## EXERCISE
Reproduce nothing but the lines from the one with "Tanzania, site R11, 2012-03-09 15:02:01." down to the last line of the data below.

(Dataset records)

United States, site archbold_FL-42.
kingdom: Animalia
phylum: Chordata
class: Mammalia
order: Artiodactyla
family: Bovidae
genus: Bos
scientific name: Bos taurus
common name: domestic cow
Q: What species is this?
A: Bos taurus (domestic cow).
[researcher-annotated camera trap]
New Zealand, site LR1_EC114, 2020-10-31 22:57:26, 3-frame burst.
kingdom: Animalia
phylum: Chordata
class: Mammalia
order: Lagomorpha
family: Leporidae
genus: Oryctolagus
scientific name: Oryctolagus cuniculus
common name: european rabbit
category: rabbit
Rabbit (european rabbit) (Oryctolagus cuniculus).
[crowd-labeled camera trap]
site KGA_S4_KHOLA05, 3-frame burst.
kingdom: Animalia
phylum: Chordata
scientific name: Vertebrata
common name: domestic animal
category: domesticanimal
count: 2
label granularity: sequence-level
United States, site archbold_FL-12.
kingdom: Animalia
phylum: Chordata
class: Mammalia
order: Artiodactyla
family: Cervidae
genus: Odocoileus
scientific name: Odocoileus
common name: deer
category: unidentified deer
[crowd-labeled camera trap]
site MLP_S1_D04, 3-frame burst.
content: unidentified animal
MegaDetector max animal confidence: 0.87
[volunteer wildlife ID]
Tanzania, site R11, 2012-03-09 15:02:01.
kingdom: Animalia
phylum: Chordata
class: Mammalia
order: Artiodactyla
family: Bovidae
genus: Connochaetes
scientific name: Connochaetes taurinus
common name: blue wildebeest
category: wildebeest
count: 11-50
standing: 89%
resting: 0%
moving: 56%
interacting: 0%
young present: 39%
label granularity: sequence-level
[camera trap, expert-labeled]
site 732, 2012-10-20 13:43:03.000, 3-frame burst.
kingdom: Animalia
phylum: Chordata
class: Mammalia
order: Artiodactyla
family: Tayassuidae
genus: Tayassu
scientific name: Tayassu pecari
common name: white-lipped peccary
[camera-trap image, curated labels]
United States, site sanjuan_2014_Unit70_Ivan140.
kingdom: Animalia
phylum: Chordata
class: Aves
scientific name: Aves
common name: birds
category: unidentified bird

## RESPONSE TO THIS TASK
Tanzania, site R11, 2012-03-09 15:02:01.
kingdom: Animalia
phylum: Chordata
class: Mammalia
order: Artiodactyla
family: Bovidae
genus: Connochaetes
scientific name: Connochaetes taurinus
common name: blue wildebeest
category: wildebeest
count: 11-50
standing: 89%
resting: 0%
moving: 56%
interacting: 0%
young present: 39%
label granularity: sequence-level
[camera trap, expert-labeled]
site 732, 2012-10-20 13:43:03.000, 3-frame burst.
kingdom: Animalia
phylum: Chordata
class: Mammalia
order: Artiodactyla
family: Tayassuidae
genus: Tayassu
scientific name: Tayassu pecari
common name: white-lipped peccary
[camera-trap image, curated labels]
United States, site sanjuan_2014_Unit70_Ivan140.
kingdom: Animalia
phylum: Chordata
class: Aves
scientific name: Aves
common name: birds
category: unidentified bird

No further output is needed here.